## INPUT FOR THIS TASK:
===============

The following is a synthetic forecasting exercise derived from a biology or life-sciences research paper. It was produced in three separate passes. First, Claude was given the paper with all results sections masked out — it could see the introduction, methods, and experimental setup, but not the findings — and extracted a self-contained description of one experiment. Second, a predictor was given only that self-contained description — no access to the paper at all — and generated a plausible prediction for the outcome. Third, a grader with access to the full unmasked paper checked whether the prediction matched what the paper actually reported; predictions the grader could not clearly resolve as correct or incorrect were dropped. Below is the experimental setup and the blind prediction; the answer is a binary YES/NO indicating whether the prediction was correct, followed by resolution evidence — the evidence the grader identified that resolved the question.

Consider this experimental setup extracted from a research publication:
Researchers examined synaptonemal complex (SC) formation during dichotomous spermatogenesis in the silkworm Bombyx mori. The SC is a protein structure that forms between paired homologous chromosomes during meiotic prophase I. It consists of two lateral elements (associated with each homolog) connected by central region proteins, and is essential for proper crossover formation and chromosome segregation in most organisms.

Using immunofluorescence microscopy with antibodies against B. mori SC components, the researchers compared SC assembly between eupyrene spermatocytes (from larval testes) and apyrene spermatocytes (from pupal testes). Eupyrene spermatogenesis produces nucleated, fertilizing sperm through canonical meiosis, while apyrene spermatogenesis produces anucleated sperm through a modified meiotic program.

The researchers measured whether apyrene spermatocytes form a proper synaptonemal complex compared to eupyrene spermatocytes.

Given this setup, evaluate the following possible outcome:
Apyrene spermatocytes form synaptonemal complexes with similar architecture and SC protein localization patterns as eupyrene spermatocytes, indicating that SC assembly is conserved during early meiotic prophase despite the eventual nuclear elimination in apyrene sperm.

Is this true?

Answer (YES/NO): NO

===============

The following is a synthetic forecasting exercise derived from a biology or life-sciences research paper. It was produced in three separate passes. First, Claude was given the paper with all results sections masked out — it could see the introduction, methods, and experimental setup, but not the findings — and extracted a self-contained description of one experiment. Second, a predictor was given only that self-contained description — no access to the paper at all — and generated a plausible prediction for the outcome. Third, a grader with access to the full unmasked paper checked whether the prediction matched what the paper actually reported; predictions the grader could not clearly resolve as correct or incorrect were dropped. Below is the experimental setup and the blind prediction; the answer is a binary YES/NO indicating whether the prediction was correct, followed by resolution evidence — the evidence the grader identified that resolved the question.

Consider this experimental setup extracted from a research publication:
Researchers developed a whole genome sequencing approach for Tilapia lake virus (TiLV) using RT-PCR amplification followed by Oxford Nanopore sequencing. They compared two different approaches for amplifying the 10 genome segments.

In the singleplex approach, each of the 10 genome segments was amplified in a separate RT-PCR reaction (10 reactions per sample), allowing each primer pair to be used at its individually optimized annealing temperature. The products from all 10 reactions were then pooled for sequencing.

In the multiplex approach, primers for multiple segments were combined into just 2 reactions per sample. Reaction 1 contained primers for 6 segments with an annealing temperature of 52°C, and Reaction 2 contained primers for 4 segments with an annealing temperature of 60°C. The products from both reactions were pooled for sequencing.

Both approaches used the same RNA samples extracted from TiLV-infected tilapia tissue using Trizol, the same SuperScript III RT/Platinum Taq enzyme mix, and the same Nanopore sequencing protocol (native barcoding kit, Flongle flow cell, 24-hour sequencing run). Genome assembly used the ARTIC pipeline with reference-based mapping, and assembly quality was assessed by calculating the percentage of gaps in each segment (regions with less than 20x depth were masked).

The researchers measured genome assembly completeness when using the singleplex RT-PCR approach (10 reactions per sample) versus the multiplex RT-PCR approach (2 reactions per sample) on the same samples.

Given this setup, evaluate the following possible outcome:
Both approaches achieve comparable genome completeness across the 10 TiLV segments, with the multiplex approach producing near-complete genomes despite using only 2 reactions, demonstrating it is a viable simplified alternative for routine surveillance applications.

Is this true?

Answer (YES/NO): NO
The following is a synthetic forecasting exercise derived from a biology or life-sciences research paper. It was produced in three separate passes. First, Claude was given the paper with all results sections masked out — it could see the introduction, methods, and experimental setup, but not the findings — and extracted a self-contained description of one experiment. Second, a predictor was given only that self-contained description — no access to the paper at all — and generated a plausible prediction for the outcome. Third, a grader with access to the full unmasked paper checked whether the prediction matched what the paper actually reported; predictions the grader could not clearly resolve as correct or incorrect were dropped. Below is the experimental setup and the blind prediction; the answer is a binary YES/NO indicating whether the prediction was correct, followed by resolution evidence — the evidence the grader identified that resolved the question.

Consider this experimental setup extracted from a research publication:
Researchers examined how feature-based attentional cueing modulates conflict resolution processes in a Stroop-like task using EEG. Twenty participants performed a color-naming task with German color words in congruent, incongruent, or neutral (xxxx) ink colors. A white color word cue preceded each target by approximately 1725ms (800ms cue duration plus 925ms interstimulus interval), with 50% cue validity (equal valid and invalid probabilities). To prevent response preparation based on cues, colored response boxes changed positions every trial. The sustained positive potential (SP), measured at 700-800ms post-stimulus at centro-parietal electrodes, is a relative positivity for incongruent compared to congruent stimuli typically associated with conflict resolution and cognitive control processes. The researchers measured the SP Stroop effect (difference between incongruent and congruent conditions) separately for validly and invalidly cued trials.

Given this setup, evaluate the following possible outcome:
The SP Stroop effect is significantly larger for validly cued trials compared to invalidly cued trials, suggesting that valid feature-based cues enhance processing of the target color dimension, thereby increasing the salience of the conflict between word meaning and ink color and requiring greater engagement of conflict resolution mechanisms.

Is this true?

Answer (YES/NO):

===============

## WORK ITEM:
Only lines with the word "used" count here; copy every one from the records.

## RESULT OF THE TASK:
In the singleplex approach, each of the 10 genome segments was amplified in a separate RT-PCR reaction (10 reactions per sample), allowing each primer pair to be used at its individually optimized annealing temperature. The products from all 10 reactions were then pooled for sequencing.
Both approaches used the same RNA samples extracted from TiLV-infected tilapia tissue using Trizol, the same SuperScript III RT/Platinum Taq enzyme mix, and the same Nanopore sequencing protocol (native barcoding kit, Flongle flow cell, 24-hour sequencing run). Genome assembly used the ARTIC pipeline with reference-based mapping, and assembly quality was assessed by calculating the percentage of gaps in each segment (regions with less than 20x depth were masked).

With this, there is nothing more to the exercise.